Christophe Castaner - Capture BFMTV

Invité de BFMTV, Christophe Castaner défend le chef de l'Etat après les propos de ce dernier sur le "bordel" des salariés de GM&S.

Après la sortie du président de la République sur "le bordel" des ouvriers de GM&S, Christophe Castaner joue les pompiers. "Est-ce que la phrase a choqué? Je ne sais pas", s'interroge le porte-parole du gouvernement, alors que les réactions politiques indignées se sont multipliées ce jeudi. 

Des propos "que tous les Français ont"

Celui qui assume la dimension "amoureuse" de sa relation avec Emmanuel Macron défend le chef de l'État. "Cette phrase correspond à celle que tous les Français ont", estime Christophe Castaner, répondant davantage sur le registre de langue employé que sur le fond du propos. "Il m'arrive des fois au troquet avec des amis, d'utiliser ces mots", confie le secrétaire d'État chargé des relations avec le Parlement.

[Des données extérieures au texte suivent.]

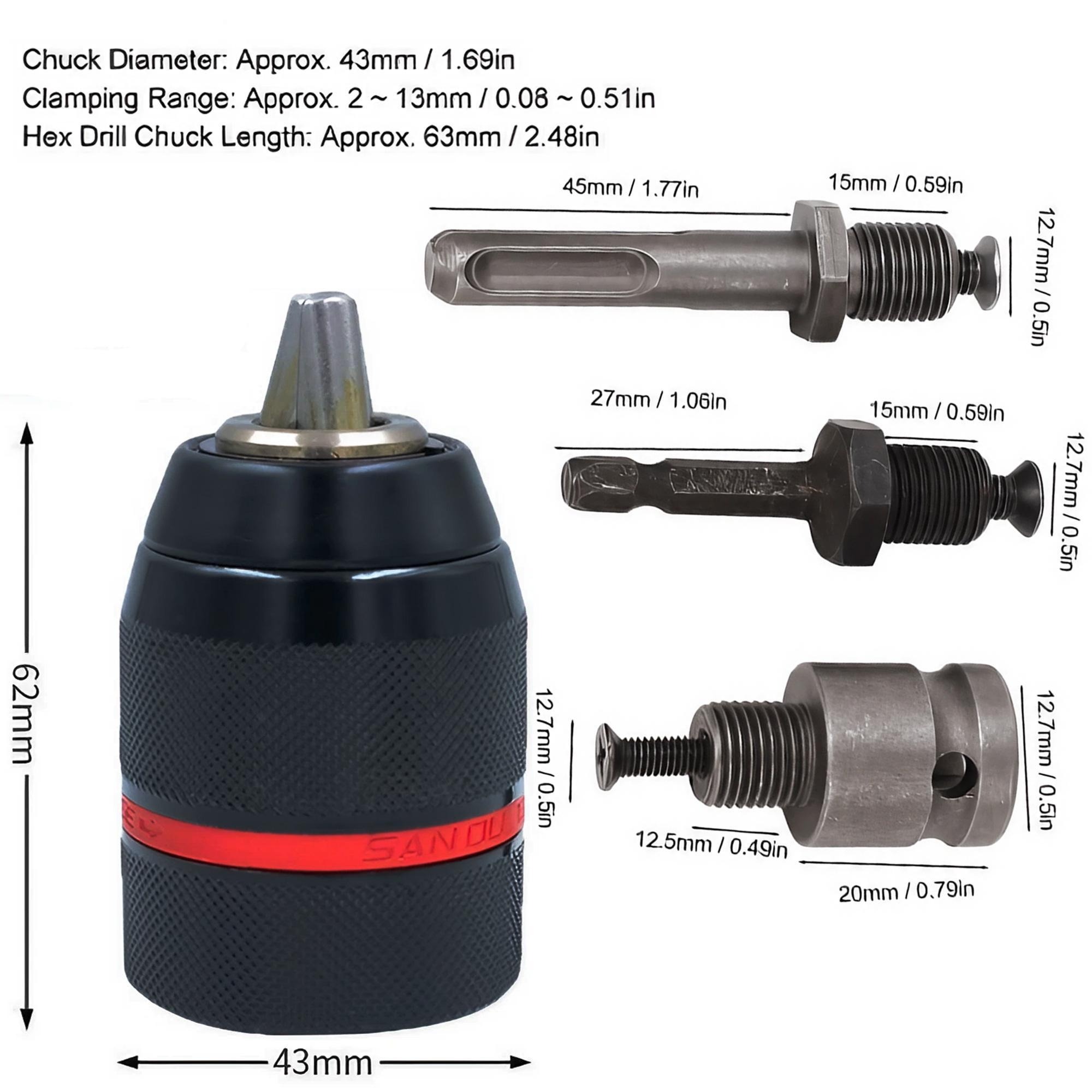 Keyless Drill Chuck Impact Dri - đánh giá và giá Power Z Tools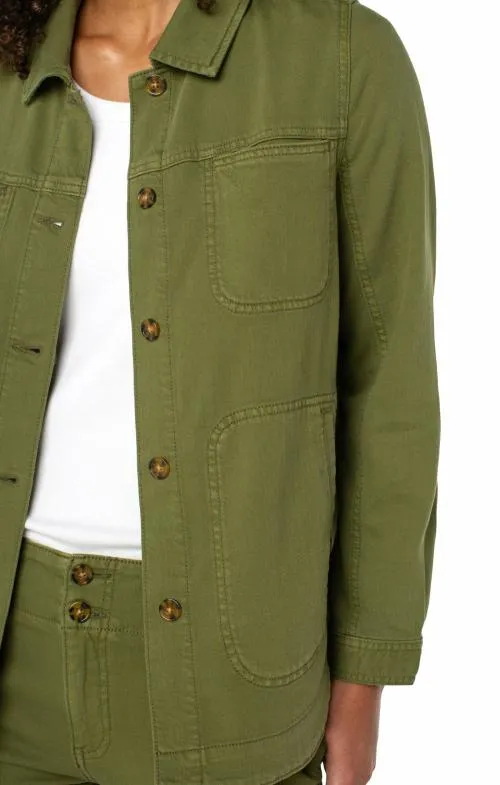 Women Jackets Liverpool Los Angeles Shirt Jacket Hemlock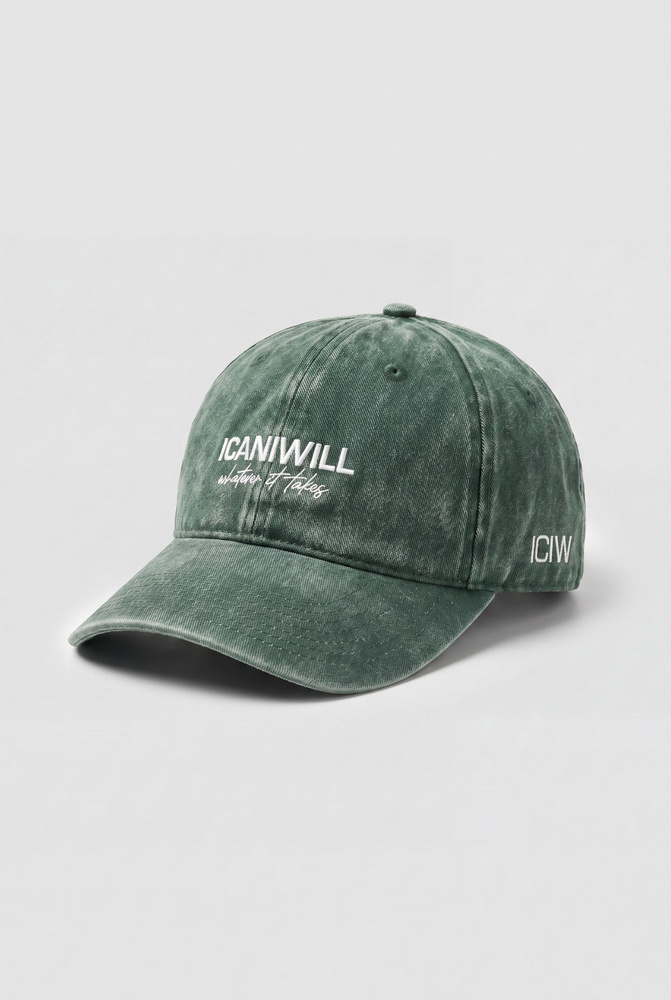 ICIW Baseball Cap Soft Crown Stonewashed Green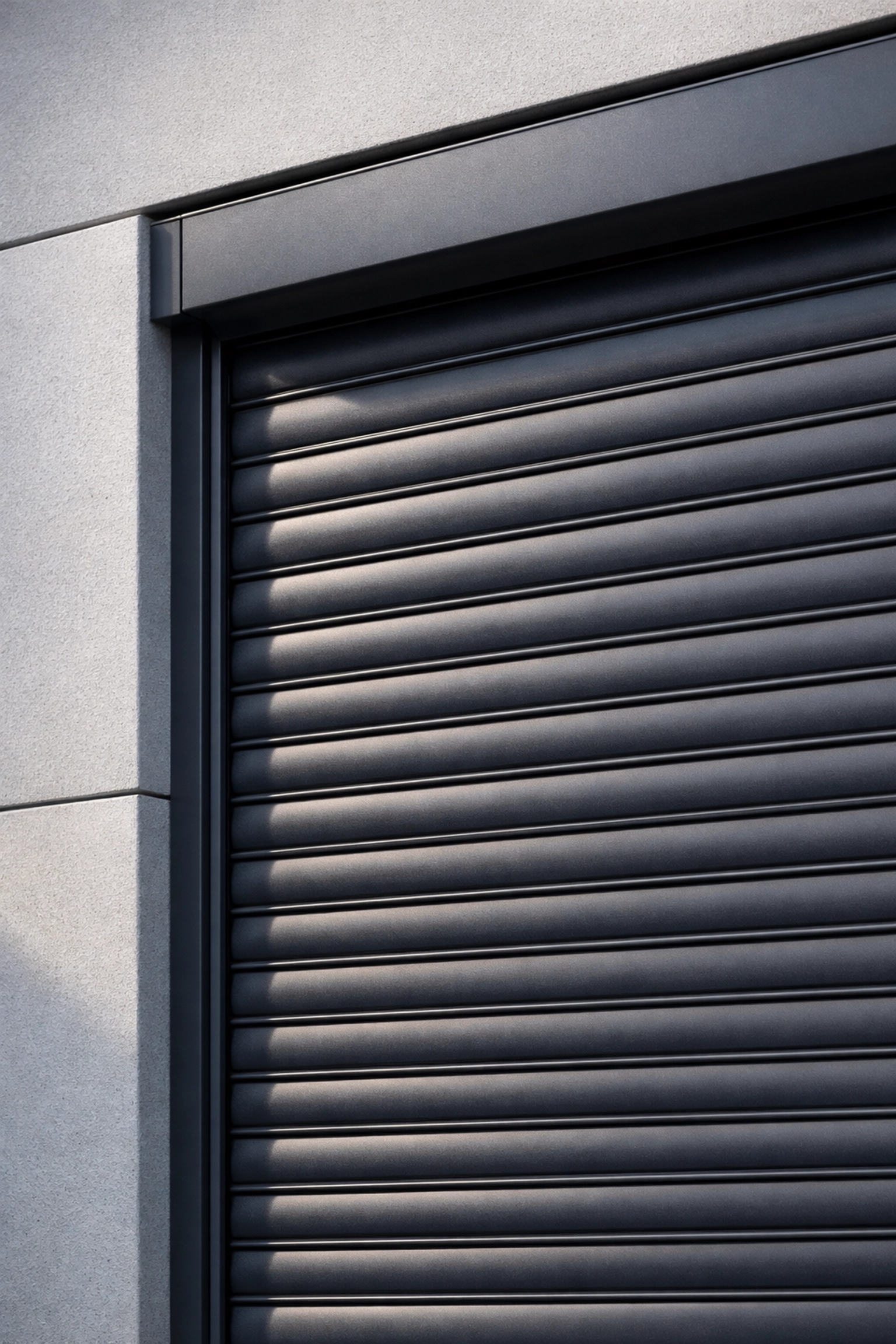 Hochwertiger Aluminium-Rollladen in Anthrazit für optimalen Sonnenschutz und Sicherheit in Wien.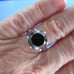 4.77ct 100% REAL NATURAL BLACK DIAMOND RING, CERTIFICATE,FR EE DIA TESTER Size 7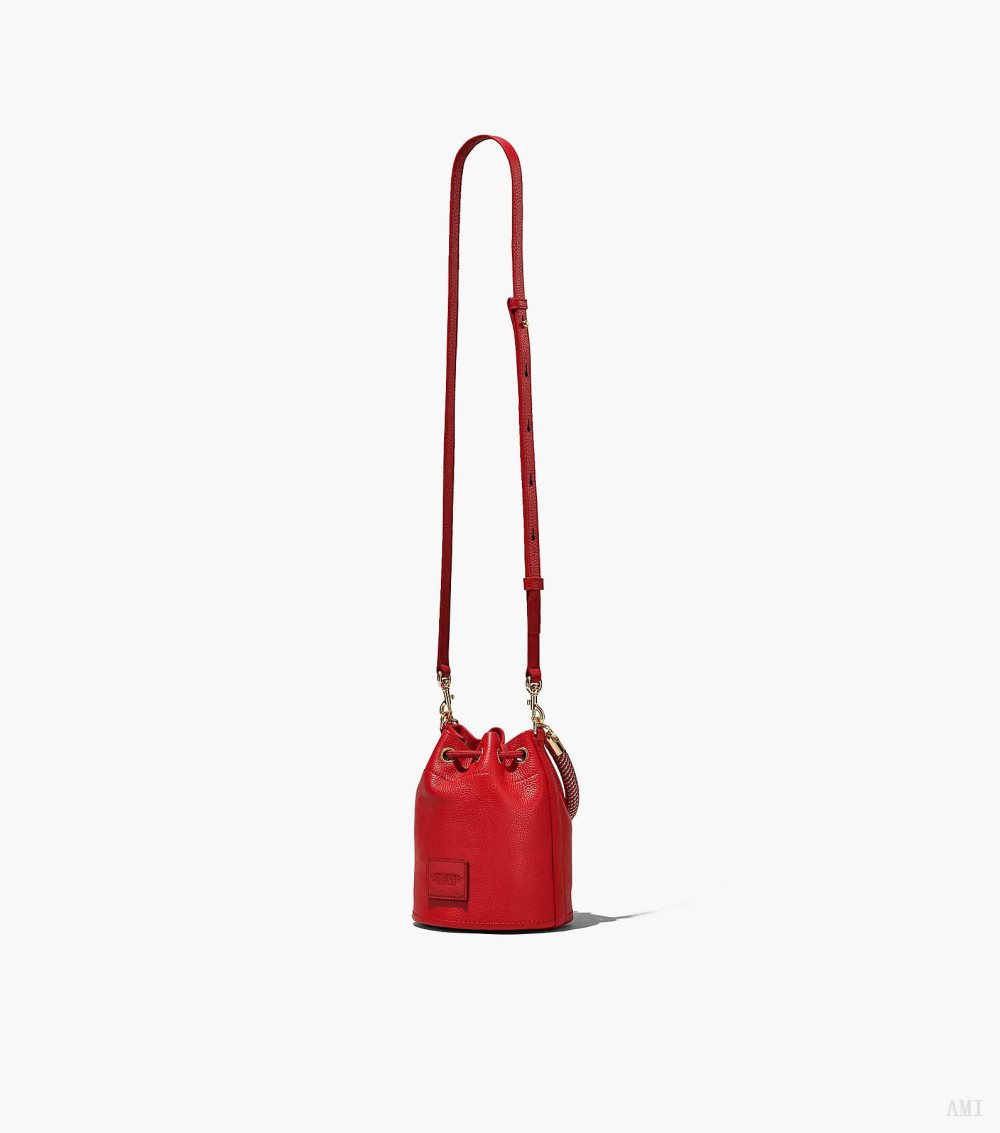 The Leather Mini Bucket Bag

Lors de l'inauguration mercredi d'un campus à Égletons, en Corrèze, Emmanuel Macron s'était agacé de voir les salariés de GM&S l'attendre sur place, pour l'interpeller sur la situation de leur entreprise. Le chef de l'Etat s'adressant alors à Alain Rousset, le président de la région Nouvelle Aquitaine, avait déclaré: "Il y en a certains, au lieu de foutre le bordel, ils feraient mieux d’aller regarder s’ils ne peuvent pas avoir des postes là-bas (...)", faisant référence à la fonderie voisine Constellium d’Ussel.

Des regrets de forme

Le mea culpa gouvernemental est purement formel. "C'est surprenant dans la bouche du président, mais c'est une conversation privée", continue le macroniste, alors que caméra et micros étaient présents dans la salle. "C'était un échange privé, il n'aurait pas dit ces mots au pupitre, c'est ça qu'il regrette. Quand il le dit, il n'a pas en tête qu'il allait être filmé". 

Dernier volet de la défense de Christophe Castaner: discréditer l'opposition. "Il y avait quelques manifestants hier, mais pas les salariés de GM&S. Ils n'étaient que cinq. Par contre il y avait une délégation de la CGT", dénonce le porte-parole. Ainsi que plusieurs élus locaux, omis par Christophe Castaner.